Istnieje bowiem ogromna przepaść między amerykańskim i chińskim prywatnym bogactwem. Wedle szacunków Credit Suisse, luka ta wynosi ponad 60 bilionów dolarów i stale rośnie. „Niegdyś modne pytanie, kiedy chińska gospodarka przegoni gospodarkę amerykańską ustąpiło pytaniu, czy w ogóle to nastąpi” – zauważa Scissors dodając, że z pewnością nie stanie się to w ciągu najbliższych dziesięcioleci. „Najprawdopodobniej nie nastąpi to nigdy” – dodaje.
Chiny zatrzymały się w pochodzie ku gospodarce wolnorynkowej. Dominuje tam tzw. kapitalizm kolesiów lub – jak niektórzy wolą go określać – „kapitalizm państwowy”. Nie jest on ani konkurencyjny, ani innowacyjny.
Jak relacjonował Scissors dla „South China Morning Post”: Ten rząd mówi o reformie, ale chroni słabe przedsiębiorstwa państwowe i jest wrogo nastawiony do konkurencji rynkowej.
Z kolei Martin Wolf na łamach „Financial Times” pisał 13 grudnia, że w Chinach panuje tak ogromna korupcja, że w końcu dojdzie do jakiegoś przesilenia. Korupcja to – jak się wyraził – „potomstwo małżeństwa między zarządzanym państwem przez partię a rynkiem”. Wyjaśnił, że rozprzestrzenia się ona poprzez nakłanianie, przymus i naśladownictwo. „Kiedy korupcja staje się normalnością, system ryzykuje osiągnięcie punktu krytycznego.
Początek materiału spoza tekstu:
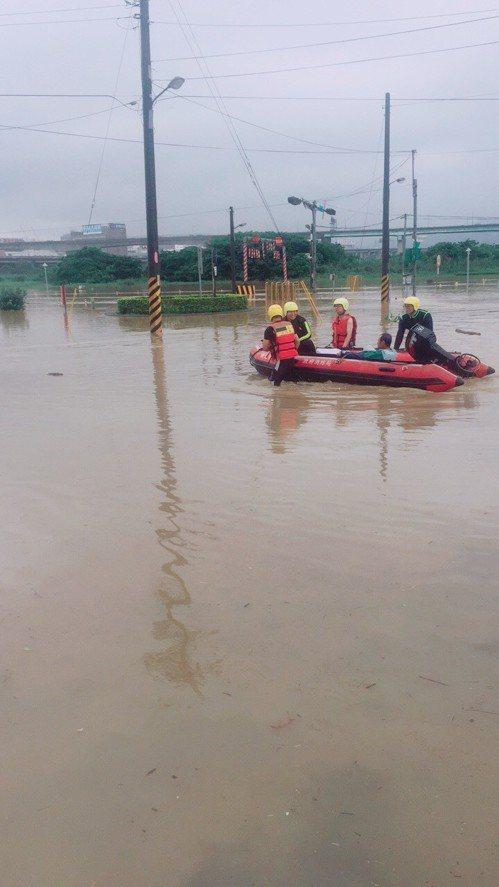 疏洪道積水及腰,消防隊出動橡皮艇陸續救出6名受困民眾。圖/蘆洲警分局提供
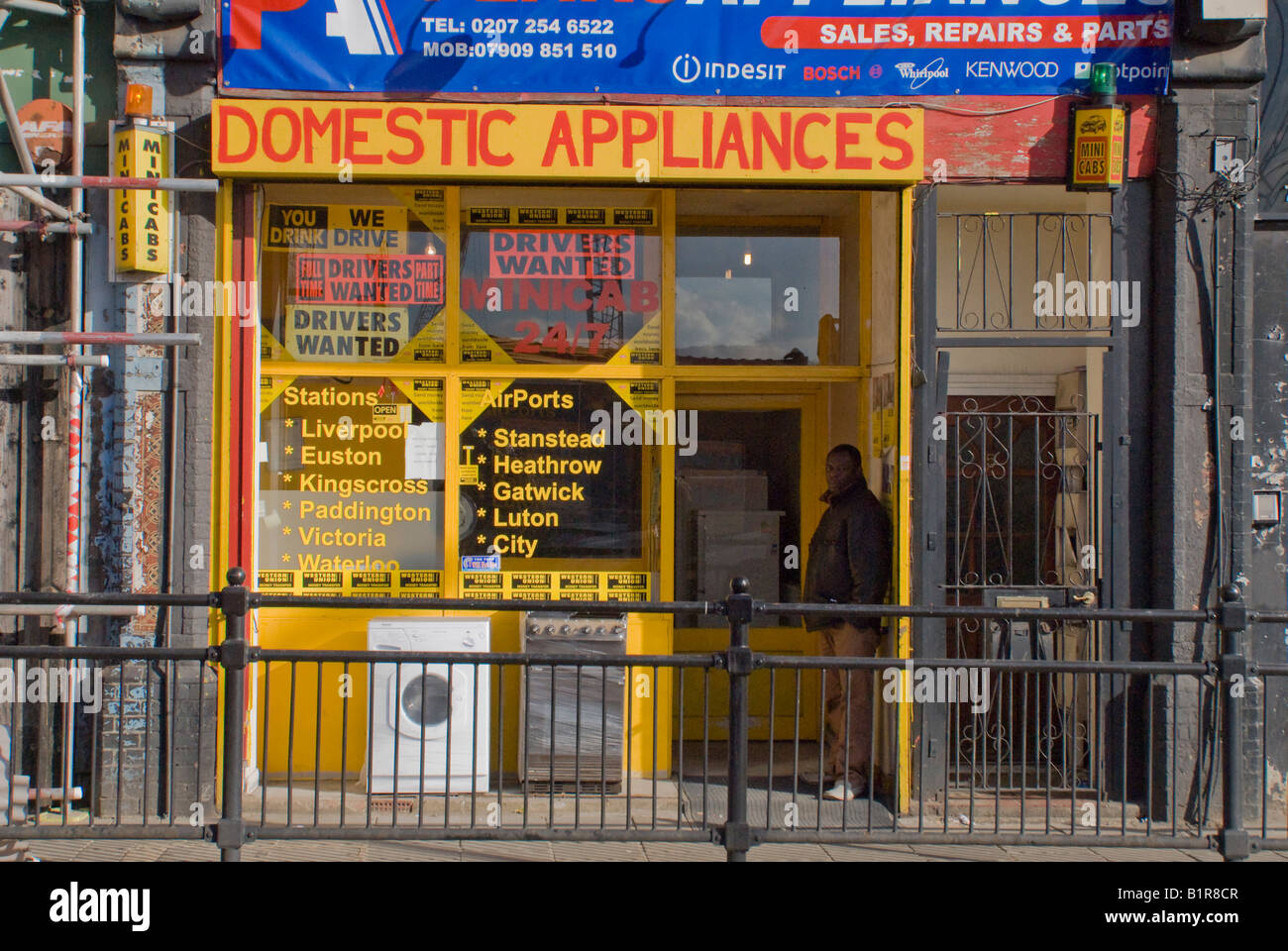 A rundown shop selling white goods on Dalston Lane, in the inner city Borough of Hackney London - Stock Image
To jest to, czego obawia się Pan Xi. Szczególną cechą chińskiej korupcji jest to, że zbiegła się ona z ogromnym wzrostem bogactwa” – przekonywał.
Chińską gospodarkę charakteryzuje liberalizacja rynku i decentralizacja własności. Chociaż zdecentralizowano własność, nie uregulowano praw własności. Nomenklatura uwłaszczyła się na dorobku wielu pokoleń Chińczyków. Co więcej, przywłaszczają oni sobie także ziemię i minerały.
By utrzymać swoją pozycję konieczna jest zmowa uwłaszczonych komunistycznych aparatczyków. Do zmowy należą urzędnicy wyższego szczebla (yibashou) – często sekretarze partyjni i gangsterzy. W ten sposób w niektórych miejscowościach funkcjonuje „państwo mafijne”. Korupcja zżera mechanizmy dyscyplinarne Komunistycznej Partii, służb bezpieczeństwa i Ludowej Armii Wyzwoleńczej.
Nie można jednak wszystkich wsadzić do więzienia. Deng Xiaoping, obejmując władzę w kraju obiecał przeprowadzić decentralizację państwa, bo doskonale zdawał sobie sprawę, iż trudno jest zarządzać tak ogromnym obszarem.
Dzisiaj złożoność gospodarki sprawia, że scentralizowana kontrola polityczna jest po prostu niewykonalna. Przywódca Chin nie może też pociągnąć do odpowiedzialności wszystkich, którzy dopuszczają się korupcji. Zniszczyłby w ten sposób monopol władzy partii.
Amerykańscy analitycy wskazują, że chiński model gospodarki na dłuższą metę jest nie do utrzymania. Jeśli chciano by zachować silny związek podmiotów gospodarczych z racjonalnym i nieskorumpowanym rządem, konieczne byłoby zagwarantowanie praw tych podmiotów przez niezawisłe sądy. Ale tego państwo zarządzane przez partię komunistyczną nie jest w stanie zapewnić, gdyż z definicji stoi ponad prawem.